* **FRAGMENTO SELECCIONADO**:
┄┄┄┄┄┄┄┄┄┄

A menudo nuestras vidas no tienen rumbo, carecen de una orientación clara que penetre toda nuestra vida cotidiana y ordene todo nuestro pensar, hablar y hacer, como la limadura de hierro en un imán, hacia la meta que todo lo supera.
Este principio importantísimo de nuestra vida es especialmente iluminado por el dogma de la Asunción de María al Cielo. Ciertamente, tendríamos que hablar primero de la Ascensión de Cristo, pero la Asunción de María nos resulta más cercana, porque Cristo, como Dios, siempre está con el Padre, y su Ascensión constituye la conclusión lógica de su misión en el mundo.
Por otro lado, en el caso de María, se trata de la glorificación final del don de la gracia de Dios al mundo y, por lo tanto, se asemeja más a nuestro objetivo, como culminación de nuestro ser cristiano.
Cuando en este valle de lágrimas, sufrimos las consecuencias del destierro y a menudo aparecemos quebrantados por ello, se alza ante nosotros la figura radiante de la Inmaculada imperturbada, entrando en la eternidad, y demostrándonos el propósito de toda nuestra peregrinación.

┄┄┄┄┄┄┄┄┄┄

* **LÍNEAS PROPORCIONADAS**:
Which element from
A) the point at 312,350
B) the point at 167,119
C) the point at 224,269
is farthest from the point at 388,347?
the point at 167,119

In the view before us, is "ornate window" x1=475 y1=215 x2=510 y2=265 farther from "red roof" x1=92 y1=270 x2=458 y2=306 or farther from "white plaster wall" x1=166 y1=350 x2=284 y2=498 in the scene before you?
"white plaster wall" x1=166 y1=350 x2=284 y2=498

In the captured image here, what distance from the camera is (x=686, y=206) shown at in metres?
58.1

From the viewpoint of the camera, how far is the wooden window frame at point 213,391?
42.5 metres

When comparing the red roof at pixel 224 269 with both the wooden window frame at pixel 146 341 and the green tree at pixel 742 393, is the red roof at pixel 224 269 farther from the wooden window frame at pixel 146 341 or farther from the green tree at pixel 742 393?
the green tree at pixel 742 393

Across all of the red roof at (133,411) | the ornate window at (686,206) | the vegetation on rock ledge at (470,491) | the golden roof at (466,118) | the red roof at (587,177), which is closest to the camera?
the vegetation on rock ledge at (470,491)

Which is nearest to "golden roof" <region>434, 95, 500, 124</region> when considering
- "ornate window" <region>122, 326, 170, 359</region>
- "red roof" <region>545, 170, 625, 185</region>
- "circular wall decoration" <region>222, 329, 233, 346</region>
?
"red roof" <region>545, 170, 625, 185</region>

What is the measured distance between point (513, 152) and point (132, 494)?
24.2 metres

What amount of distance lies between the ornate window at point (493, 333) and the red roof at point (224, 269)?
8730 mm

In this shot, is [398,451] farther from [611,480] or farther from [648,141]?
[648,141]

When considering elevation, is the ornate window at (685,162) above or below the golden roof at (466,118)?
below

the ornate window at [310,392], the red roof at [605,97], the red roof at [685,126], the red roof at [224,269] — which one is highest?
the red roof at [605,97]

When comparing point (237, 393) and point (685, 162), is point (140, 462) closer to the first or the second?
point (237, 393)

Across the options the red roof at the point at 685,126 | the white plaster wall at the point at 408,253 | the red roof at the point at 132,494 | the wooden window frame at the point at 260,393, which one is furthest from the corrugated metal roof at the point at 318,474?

┄┄┄┄┄┄┄┄┄┄

* **TAREAS POR REALIZAR**:
a) Indique si cada afirmación concuerda con el fragmento sobre la Asunción de María. Responda sí o no y cite literalmente las palabras del texto que lo deciden: (i) la Ascensión de Cristo nos resulta más cercana que la Asunción de María; (ii) la orientación de la vida se compara con la limadura de hierro en un imán; (iii) la Ascensión de Cristo constituye la conclusión lógica de su misión en el mundo.
b) Prolongue el fragmento sobre la Asunción de María a partir de su última oración.

* **RESPUESTAS DEL EJERCICIO**:
a)
(i) No: «la Asunción de María nos resulta más cercana».
(ii) Sí: «como la limadura de hierro en un imán».
(iii) Sí: «su Ascensión constituye la conclusión lógica de su misión en el mundo».

b)
El gran teólogo mariano, el padre Otto Cohausz SI, explica: “Maravilloso debió ser el espectáculo cuando María se levantó del sepulcro con su cuerpo transfigurado y completamente iluminado por el alma llena de luz y gracia, elevándose hacia el Cielo.
“Puesto que Dios designó a los ángeles para que sirvieran a la humanidad, puesto que la Iglesia ya reza con cada persona que lleva a la tumba: ‘Que los ángeles te lleven con Lázaro al seno de Abraham’, puesto que los ángeles estuvieron al lado de María en los principales acontecimientos de su vida, la Anunciación y el nacimiento de su Hijo en Belén, podemos suponer que Cristo envió a los coros de ángeles a su madre en la culminación de su vida para recibirla como Reina y darle escolta de honor.”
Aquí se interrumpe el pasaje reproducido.